Data from: A next-generation sequencing approach to river biomonitoring using benthic diatoms
Cite this dataset
Kermarrec, Lenaïg et al. (2014). Data from: A next-generation sequencing approach to river biomonitoring using benthic diatoms [Dataset]. Dryad. https://doi.org/10.5061/dryad.3gm8c
Diatoms are main bioindicators used to assess the ecological quality of rivers, but their identification is difficult and time-consuming. Next Generation Sequencing (NGS) can be used to study communities of microorganisms, so we carried out a test of the reliability of 454 pyrosequencing for estimating diatom inventories in environmental samples.
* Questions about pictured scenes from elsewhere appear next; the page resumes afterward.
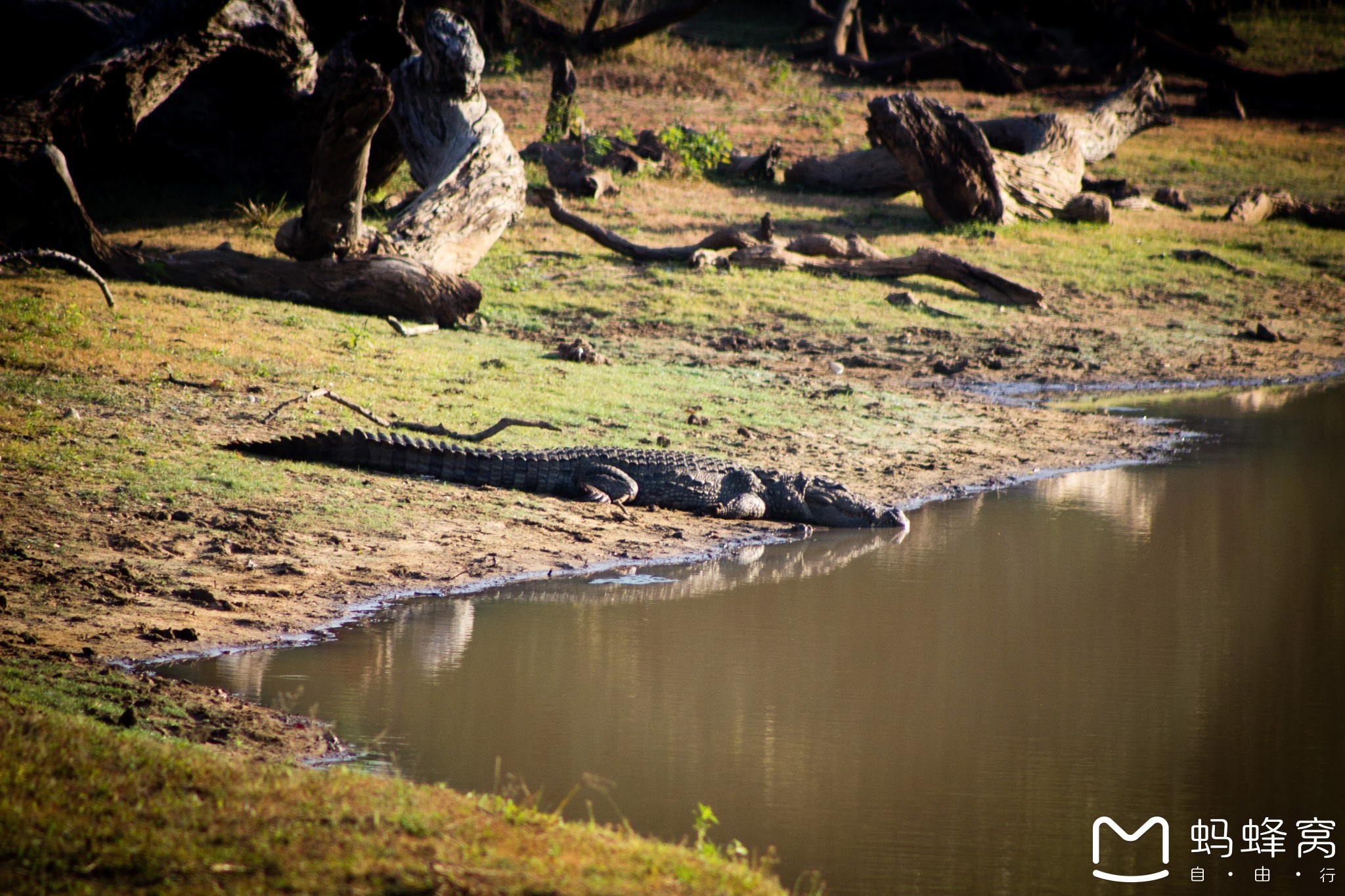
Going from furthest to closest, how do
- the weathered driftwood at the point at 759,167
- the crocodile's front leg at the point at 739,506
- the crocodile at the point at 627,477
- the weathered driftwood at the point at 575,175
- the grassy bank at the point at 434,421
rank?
the weathered driftwood at the point at 759,167, the weathered driftwood at the point at 575,175, the crocodile's front leg at the point at 739,506, the crocodile at the point at 627,477, the grassy bank at the point at 434,421

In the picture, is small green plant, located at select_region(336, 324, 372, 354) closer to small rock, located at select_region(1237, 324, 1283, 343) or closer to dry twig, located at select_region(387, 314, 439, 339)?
dry twig, located at select_region(387, 314, 439, 339)

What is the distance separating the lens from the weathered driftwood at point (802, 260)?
12648mm

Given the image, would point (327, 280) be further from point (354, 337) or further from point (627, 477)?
point (627, 477)

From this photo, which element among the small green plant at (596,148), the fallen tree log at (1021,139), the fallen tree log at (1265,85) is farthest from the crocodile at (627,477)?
the fallen tree log at (1265,85)

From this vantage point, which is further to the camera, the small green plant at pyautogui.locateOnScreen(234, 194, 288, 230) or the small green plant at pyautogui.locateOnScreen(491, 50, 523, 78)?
the small green plant at pyautogui.locateOnScreen(491, 50, 523, 78)

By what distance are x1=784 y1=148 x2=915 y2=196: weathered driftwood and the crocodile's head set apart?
33.5 feet

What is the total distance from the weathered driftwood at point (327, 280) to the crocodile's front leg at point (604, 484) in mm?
3465

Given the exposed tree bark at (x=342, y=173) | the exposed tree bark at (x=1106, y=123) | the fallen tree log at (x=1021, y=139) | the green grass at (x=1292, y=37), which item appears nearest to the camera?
the exposed tree bark at (x=342, y=173)

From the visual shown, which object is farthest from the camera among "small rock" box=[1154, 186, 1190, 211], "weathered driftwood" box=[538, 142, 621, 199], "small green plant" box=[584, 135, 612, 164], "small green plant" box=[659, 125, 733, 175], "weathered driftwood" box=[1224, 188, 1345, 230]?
"small rock" box=[1154, 186, 1190, 211]

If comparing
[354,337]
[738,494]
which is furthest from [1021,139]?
[738,494]

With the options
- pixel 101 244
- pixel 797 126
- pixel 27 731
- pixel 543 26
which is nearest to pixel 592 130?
pixel 797 126

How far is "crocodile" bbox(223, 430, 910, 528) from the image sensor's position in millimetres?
6699

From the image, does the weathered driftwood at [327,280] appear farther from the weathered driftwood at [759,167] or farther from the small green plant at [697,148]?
the weathered driftwood at [759,167]

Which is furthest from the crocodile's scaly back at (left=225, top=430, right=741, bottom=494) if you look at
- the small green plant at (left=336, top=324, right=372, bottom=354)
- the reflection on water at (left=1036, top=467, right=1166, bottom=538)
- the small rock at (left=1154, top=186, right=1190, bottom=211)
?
the small rock at (left=1154, top=186, right=1190, bottom=211)
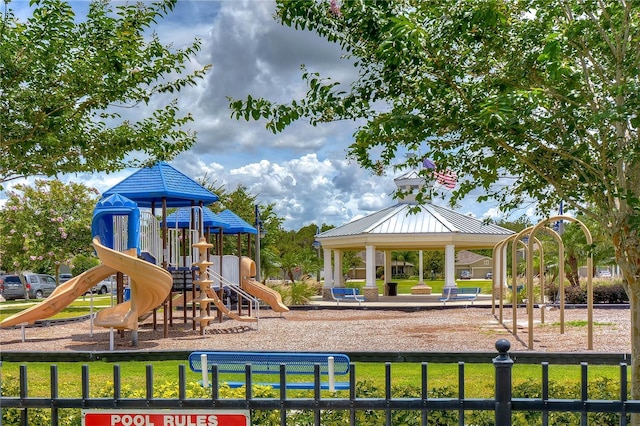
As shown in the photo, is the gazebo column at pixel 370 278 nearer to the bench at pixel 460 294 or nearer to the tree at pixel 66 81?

We used small subunit ribosomal deoxyribonucleic acid (SSU rDNA), ribulose-1, 5-bisphosphate carboxylase (rbcL), and cytochrome oxidase I (COI) markers and examined reference libraries to define thresholds between the intra- and interspecific and intra- and intergeneric genetic distances. Based on tests of 1 mock community, we used a threshold of 99% identity for SSU rDNA and rbcL sequences to study freshwater diatoms at the species level. We applied 454 pyrosequencing to 4 contrasting environmental samples (with one in duplicate), assigned taxon names to environmental sequences, and compared the qualitative and quantitative molecular inventories to those obtained by microscopy. Species richness detected by microscopy was always higher than that detected by pyrosequencing. Some morphologically detected taxa may have been persistent frustules from dead cells. Some taxa detected by molecular analysis were not detected by morphology and vice versa. The main source of divergence appears to be inadequate taxonomic coverage in DNA reference libraries. Only a small percentage of species (but almost all genera) in morphological inventories were included in DNA reference libraries. DNA reference libraries contained a smaller percentage of species from tropical (27.1–38.1%) than from temperate samples (53.7–77.8%). Agreement between morphological and molecular inventories was better for species with relative abundance >1% than for rare species. The rbcL marker appeared to provide more reproducible results (94.9% species similarity between the 2 duplicates) and was very useful for molecular identification, but procedural standardization is needed. The water-quality ranking assigned to a site via the Pollution Sensitivity diatom index was the same whether calculated with molecular or morphological data. Pyrosequencing is a promising approach for detecting all species, even rare ones, once reference libraries have been developed.